§ **Problem A**:
Check each statement against the passage on mixture-of-experts models. Answer yes or no, and quote the words from the passage that decide it.
(i) Dense MoE saves computation compared with running every expert.
(ii) A sparse MoE must load all of its parameters even though only some are active.
(iii) During routing collapse, the ignored experts end up well trained.
§ **Problem B**: Please reproduce the passage on mixture-of-experts models between "Key trade-offs between" and "or expert collapse.", inclusive.
§ **Problem C**: Resume the passage on mixture-of-experts models, starting after its final sentence.

§ **Page extract**:
+ + + +

In a dense MoE, every expert processes every input, and their outputs are combined using the full gating weights. This is mathematically equivalent to the original 1991 formulation. Dense MoE does not save computation, since all experts run on every input, but it can still benefit from specialization through the gating weights.
In a sparse MoE, only a small subset of experts (typically 1 or 2 out of 8 to 64+) is activated per input token. This is the dominant form in modern LLMs because it decouples model capacity (total parameters) from computational cost (active parameters per token). A model with 600 billion total parameters might activate only 10-40 billion per token.
Key trade-offs between the two approaches:
| Property | Dense MoE | Sparse MoE |
|---|---|---|
| Computation per token | Proportional to total parameters | Proportional to active parameters only |
| Memory requirement | Same as computation | Must load all parameters despite sparse activation |
| Expert specialization | Soft (weighted combination) | Hard (only selected experts participate) |
| Load balancing | Not an issue | Requires explicit balancing mechanisms |
| Scaling potential | Limited by compute | Can scale to trillions of parameters |
Load balancing is one of the most significant practical challenges in training sparse MoE models. Without intervention, routers tend to converge toward sending most tokens to a few "popular" experts while ignoring others, a failure mode called routing collapse or expert collapse.
Routing collapse creates a self-reinforcing cycle: popular experts receive more training signal, which makes them better, which causes the router to favor them even more. Meanwhile, ignored experts receive little to no gradient updates and remain undertrained. This defeats the purpose of having multiple experts.

+ + + +

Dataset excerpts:
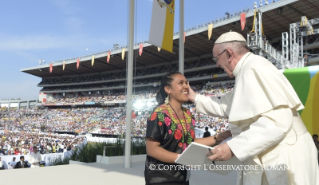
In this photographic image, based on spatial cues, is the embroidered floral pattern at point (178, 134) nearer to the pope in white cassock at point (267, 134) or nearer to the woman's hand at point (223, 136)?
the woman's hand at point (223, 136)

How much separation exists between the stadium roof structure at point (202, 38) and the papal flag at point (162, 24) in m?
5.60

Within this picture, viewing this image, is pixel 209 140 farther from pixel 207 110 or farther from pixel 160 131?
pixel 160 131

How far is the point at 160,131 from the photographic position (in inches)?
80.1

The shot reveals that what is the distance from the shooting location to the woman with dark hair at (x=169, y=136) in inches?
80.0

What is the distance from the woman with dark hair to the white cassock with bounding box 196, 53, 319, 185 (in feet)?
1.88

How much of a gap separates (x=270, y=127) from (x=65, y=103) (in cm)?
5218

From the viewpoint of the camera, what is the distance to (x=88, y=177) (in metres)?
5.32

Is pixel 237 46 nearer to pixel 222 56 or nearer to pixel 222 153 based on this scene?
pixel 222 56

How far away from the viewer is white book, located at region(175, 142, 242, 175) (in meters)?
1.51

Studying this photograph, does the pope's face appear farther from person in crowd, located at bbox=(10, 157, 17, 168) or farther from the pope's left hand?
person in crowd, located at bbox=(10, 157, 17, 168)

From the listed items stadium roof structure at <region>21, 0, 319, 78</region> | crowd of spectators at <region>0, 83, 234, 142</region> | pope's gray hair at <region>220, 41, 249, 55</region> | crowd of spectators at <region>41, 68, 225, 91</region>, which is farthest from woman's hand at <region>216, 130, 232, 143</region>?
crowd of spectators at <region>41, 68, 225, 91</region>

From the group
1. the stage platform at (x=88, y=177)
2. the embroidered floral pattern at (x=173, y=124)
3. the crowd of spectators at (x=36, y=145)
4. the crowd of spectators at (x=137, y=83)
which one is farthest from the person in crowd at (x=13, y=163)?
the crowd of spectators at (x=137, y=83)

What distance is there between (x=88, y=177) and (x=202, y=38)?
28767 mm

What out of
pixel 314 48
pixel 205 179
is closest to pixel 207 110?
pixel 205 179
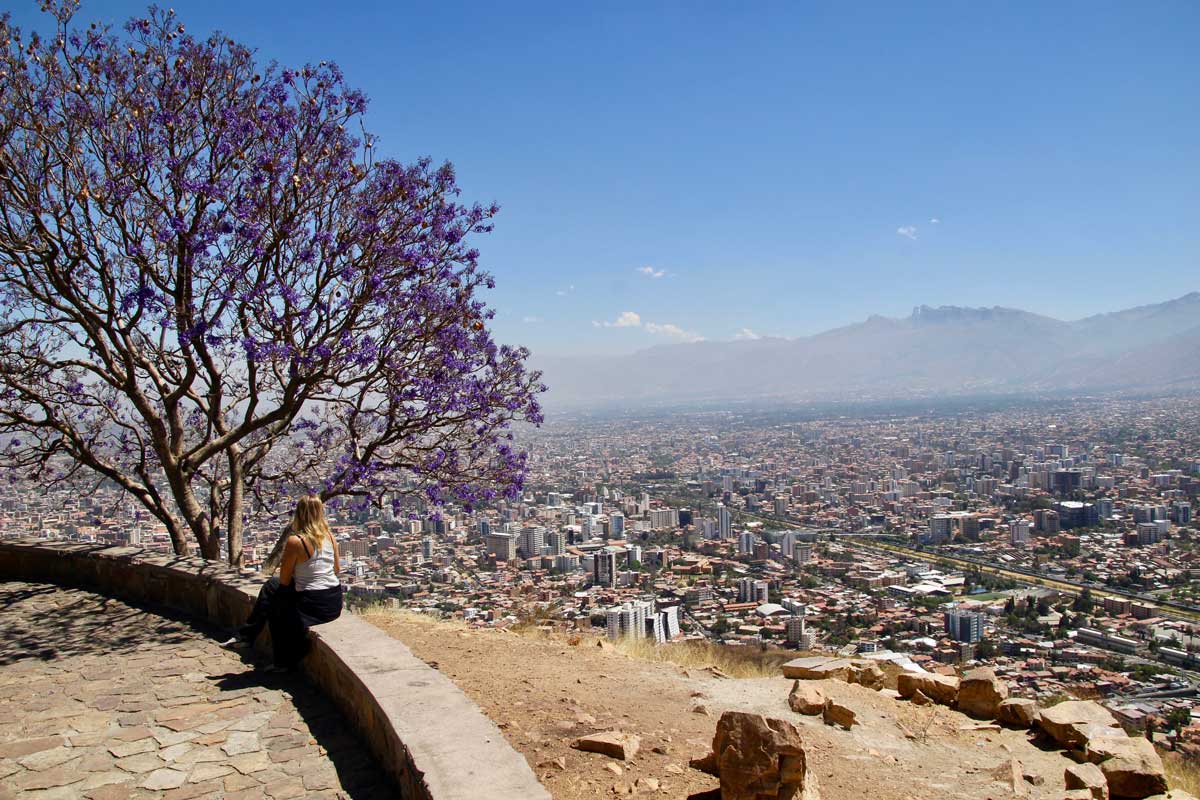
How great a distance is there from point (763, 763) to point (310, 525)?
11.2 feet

+ + + +

§ **Result A**:
(i) No: "Dense MoE does not save computation, since all experts run on every input"
(ii) Yes: "Must load all parameters despite sparse activation"
(iii) No: "ignored experts receive little to no gradient updates and remain undertrained"

§ **Result B**:
Key trade-offs between the two approaches:
| Property | Dense MoE | Sparse MoE |
|---|---|---|
| Computation per token | Proportional to total parameters | Proportional to active parameters only |
| Memory requirement | Same as computation | Must load all parameters despite sparse activation |
| Expert specialization | Soft (weighted combination) | Hard (only selected experts participate) |
| Load balancing | Not an issue | Requires explicit balancing mechanisms |
| Scaling potential | Limited by compute | Can scale to trillions of parameters |
Load balancing is one of the most significant practical challenges in training sparse MoE models. Without intervention, routers tend to converge toward sending most tokens to a few "popular" experts while ignoring others, a failure mode called routing collapse or expert collapse.

§ **Result C**:
The most common solution is an auxiliary (or load-balancing) loss added to the training objective. The Switch Transformer formulation uses:
L_aux = alpha * N * sum_i(f_i * P_i)
where f_i is the fraction of tokens dispatched to expert i, P_i is the fraction of the router's probability allocated to expert i, and alpha is a hyperparameter controlling the strength of the balancing signal. This loss is minimized when all experts receive equal token allocations.
The hyperparameter alpha requires careful tuning. If set too high, the auxiliary loss dominates the training signal and forces artificial uniformity, degrading model quality. If set too low, it fails to prevent collapse.
Introduced in the ST-MoE paper (Zoph et al., 2022), the router z-loss penalizes large logits entering the gating network. Large logits create sharp probability distributions that are numerically unstable (especially in lower-precision training) and tend to cause routing collapse. By keeping logits small, the z-loss stabilizes training without hurting model quality.
DeepSeek-V3 introduced an alternative approach that eliminates the auxiliary loss entirely. Instead, a bias term b_i is added to each expert's gating value. This bias is adjusted dynamically during training: when an expert is underutilized, its bias increases, making it more likely to be selected; when overutilized, the bias decreases. This approach avoids the interference gradients that auxiliary losses introduce.
Expert capacity sets a hard limit on how many tokens a single expert can process in a given batch. The capacity is typically computed as:
Expert Capacity = (tokens_per_batch / number_of_experts) * capacity_factor
The capacity factor is a hyperparameter, usually set between 1.0 and 2.0. A factor of 1.0 means each expert can handle exactly its "fair share" of tokens, with no buffer for imbalance. Switch Transformers found that a capacity factor of 1.0 to 1.25 worked well in practice.
When an expert reaches capacity, additional tokens routed to it are "dropped." These dropped tokens skip the expert computation and instead pass through a residual connection unchanged. Research has shown that up to about 11% of tokens can be dropped this way without significant degradation in model quality.
The MegaBlocks library introduced "dropless" MoE, which avoids token dropping entirely by using block-sparse GPU kernels that can handle variable numbers of tokens per expert. DBRX adopted this approach.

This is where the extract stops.